• What you will do
Copy out, word for word, the lines of the entries from the one containing "At what distance" up to and including the final line of the entries.

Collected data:

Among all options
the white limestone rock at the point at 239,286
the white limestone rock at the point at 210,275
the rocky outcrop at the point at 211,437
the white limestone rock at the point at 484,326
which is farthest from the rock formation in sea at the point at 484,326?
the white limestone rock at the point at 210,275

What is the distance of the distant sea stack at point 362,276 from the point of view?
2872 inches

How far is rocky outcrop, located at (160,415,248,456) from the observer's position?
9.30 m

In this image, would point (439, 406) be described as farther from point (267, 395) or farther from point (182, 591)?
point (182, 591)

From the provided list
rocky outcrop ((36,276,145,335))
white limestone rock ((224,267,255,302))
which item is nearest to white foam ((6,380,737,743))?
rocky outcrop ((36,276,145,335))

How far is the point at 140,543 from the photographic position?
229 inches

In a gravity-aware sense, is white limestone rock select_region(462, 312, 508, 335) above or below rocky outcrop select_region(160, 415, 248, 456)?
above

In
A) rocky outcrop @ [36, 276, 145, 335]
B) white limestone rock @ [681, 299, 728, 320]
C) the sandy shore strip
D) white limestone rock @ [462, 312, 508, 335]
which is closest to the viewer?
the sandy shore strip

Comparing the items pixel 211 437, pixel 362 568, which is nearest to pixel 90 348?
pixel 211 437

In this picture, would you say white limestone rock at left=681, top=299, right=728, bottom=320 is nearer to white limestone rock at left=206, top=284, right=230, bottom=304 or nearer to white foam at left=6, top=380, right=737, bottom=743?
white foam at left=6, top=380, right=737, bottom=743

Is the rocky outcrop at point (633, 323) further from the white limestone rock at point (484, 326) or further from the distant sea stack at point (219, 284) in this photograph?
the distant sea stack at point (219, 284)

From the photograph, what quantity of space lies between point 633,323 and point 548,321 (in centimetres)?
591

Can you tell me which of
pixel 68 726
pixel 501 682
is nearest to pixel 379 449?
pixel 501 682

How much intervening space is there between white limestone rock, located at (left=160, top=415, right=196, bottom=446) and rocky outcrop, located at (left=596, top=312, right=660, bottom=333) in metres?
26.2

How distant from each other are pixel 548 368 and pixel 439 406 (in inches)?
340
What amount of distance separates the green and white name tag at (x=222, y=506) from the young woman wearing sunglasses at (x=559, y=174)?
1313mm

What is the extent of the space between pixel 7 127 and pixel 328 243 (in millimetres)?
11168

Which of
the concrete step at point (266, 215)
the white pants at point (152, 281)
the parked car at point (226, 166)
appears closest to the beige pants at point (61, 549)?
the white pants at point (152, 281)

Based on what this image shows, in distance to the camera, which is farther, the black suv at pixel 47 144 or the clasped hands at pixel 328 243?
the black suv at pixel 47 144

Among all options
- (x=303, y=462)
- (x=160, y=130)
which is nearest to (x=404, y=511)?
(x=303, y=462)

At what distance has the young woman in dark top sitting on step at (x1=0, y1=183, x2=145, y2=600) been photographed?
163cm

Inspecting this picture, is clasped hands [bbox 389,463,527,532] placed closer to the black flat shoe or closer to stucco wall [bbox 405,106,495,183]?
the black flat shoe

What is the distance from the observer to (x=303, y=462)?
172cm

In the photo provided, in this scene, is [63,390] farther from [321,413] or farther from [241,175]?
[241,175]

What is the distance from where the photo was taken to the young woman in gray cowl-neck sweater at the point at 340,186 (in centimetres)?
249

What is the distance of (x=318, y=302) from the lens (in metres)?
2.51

• Exercise solution
At what distance has the young woman in dark top sitting on step at (x1=0, y1=183, x2=145, y2=600) been photographed?
163cm

Inspecting this picture, is clasped hands [bbox 389,463,527,532] placed closer to the black flat shoe or closer to stucco wall [bbox 405,106,495,183]?
the black flat shoe

What is the distance from the observer to (x=303, y=462)?
172cm

In the photo provided, in this scene, is [63,390] farther from [321,413] or farther from [241,175]?
[241,175]

What is the distance from where the photo was taken to the young woman in gray cowl-neck sweater at the point at 340,186 (in centimetres)?
249

What is the distance of (x=318, y=302) from the lens (in metres)?
2.51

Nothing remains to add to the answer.